Recomputing the Future: First of three parts
Think computers have become a commodity, like pork bellies, and computer science an old set of solved problems? Think again.
The computer research agenda is as big as ever before, if not bigger. Experts see important breakthroughs and whole new fields of investigation just opening up. Advances will come in natural-language searches, machine learning, computer vision and speech-to-text, as well as new computing architectures to handle those hefty tasks. Beyond the decade mark, Edward D. Lazowska, a professor of computer science at the University of Washington, expects computers based on quantum physics.
Sure, there are problems. Government funding has declined dramatically in the United States, such that it's no longer clear if the nation will maintain its leadership in the face of growing investments by countries such as China (see part two, next week). But even inside Dell Computer Corp. headquarters in Austin, Texas the beating heart of the so-called commodity computer industry executives understand the importance of new technology in a sector that has plenty of room to grow (see part three, in two weeks).
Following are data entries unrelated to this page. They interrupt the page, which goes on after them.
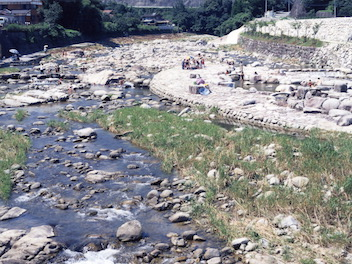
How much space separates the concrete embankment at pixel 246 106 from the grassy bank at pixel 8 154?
11061mm

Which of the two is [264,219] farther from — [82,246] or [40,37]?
[40,37]

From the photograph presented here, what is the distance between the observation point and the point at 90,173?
1595cm

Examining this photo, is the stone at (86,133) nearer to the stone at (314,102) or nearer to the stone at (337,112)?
the stone at (314,102)

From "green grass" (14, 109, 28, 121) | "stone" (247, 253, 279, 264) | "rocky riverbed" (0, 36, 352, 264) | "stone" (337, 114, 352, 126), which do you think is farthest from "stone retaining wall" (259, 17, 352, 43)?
"stone" (247, 253, 279, 264)

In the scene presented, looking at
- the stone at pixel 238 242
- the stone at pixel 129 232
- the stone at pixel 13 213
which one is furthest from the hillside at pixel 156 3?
the stone at pixel 238 242

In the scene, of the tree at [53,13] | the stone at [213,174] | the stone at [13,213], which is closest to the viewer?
the stone at [13,213]

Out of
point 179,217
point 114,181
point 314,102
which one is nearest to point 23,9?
point 314,102

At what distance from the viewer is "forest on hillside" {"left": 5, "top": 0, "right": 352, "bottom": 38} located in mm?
70806

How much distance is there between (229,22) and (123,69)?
183 ft

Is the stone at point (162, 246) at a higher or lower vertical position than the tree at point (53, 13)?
lower

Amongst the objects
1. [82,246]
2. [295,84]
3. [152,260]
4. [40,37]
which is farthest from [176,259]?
[40,37]

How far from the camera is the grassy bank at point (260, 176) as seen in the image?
37.0 feet

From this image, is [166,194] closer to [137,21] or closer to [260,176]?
[260,176]

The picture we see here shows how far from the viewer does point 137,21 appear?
10194cm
Lazowska is quick to disagree with anyone who says the big problems in computer science have been solved.
"That's baloney. We are poised to make several breakthroughs in the next few years," said Lazowska, past chairman of the Computer Research Association, a group of more than 200 university and industry labs. "There will be more coming up in the next decade than there was in the last two decades combined."
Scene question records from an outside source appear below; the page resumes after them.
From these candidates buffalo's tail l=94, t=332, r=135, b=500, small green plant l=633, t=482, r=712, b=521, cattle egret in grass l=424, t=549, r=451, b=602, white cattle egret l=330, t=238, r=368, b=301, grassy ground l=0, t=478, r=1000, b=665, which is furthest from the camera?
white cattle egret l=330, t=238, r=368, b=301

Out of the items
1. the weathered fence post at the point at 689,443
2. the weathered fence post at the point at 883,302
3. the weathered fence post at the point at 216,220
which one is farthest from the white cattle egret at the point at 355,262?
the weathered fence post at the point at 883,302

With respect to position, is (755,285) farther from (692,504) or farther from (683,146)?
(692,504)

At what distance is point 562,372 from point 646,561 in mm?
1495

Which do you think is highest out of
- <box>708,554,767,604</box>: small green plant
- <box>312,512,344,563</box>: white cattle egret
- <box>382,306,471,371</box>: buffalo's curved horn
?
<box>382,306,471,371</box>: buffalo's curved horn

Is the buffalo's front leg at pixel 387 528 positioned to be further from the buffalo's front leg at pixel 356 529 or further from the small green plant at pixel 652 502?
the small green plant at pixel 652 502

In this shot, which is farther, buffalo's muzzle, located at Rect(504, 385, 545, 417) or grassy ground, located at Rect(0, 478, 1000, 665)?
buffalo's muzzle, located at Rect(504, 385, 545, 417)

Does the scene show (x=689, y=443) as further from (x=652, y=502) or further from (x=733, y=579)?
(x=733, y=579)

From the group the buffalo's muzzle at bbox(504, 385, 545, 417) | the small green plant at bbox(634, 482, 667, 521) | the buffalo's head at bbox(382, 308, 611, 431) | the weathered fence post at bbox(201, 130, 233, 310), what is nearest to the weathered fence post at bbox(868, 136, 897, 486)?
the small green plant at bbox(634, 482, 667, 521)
"In some ways, I have more to talk about now than I ever had in the past," said Rick Rashid, senior vice president of the 700-person Microsoft Research group. "I see huge progress across a broad swath of areas."
Dick Lampman, the director of Hewlett-Packard Labs, shares that view. "The bubble [of computer research topics] keeps expanding it's almost exploding," said Lampman, who oversees a team estimated at about 600 researchers. "The biggest shift is that the classic topics are still there, but [now new applications] are shaping and pushing out the frontiers." The new apps span not only today's big corporate computers, but tomorrow's consumer HDTV sets and mobile phones.
"Computer science is at a transition point," said Jitendra Malik, who chairs the CS department at the University of California at Berkeley. "Earlier, what we did only affected technical people, but now everyone uses the Web and e-mail. That means these issues have a broader impact."
Justin Rattner, the director of Intel's Corporate Technology Group, agreed. "We've moved from a community of experts using machines in glass rooms to an environment where the technology is at everyone's fingertips," he said. "We are . . . standing on the shoulders of giants and seeing a whole new set of equally challenging problems."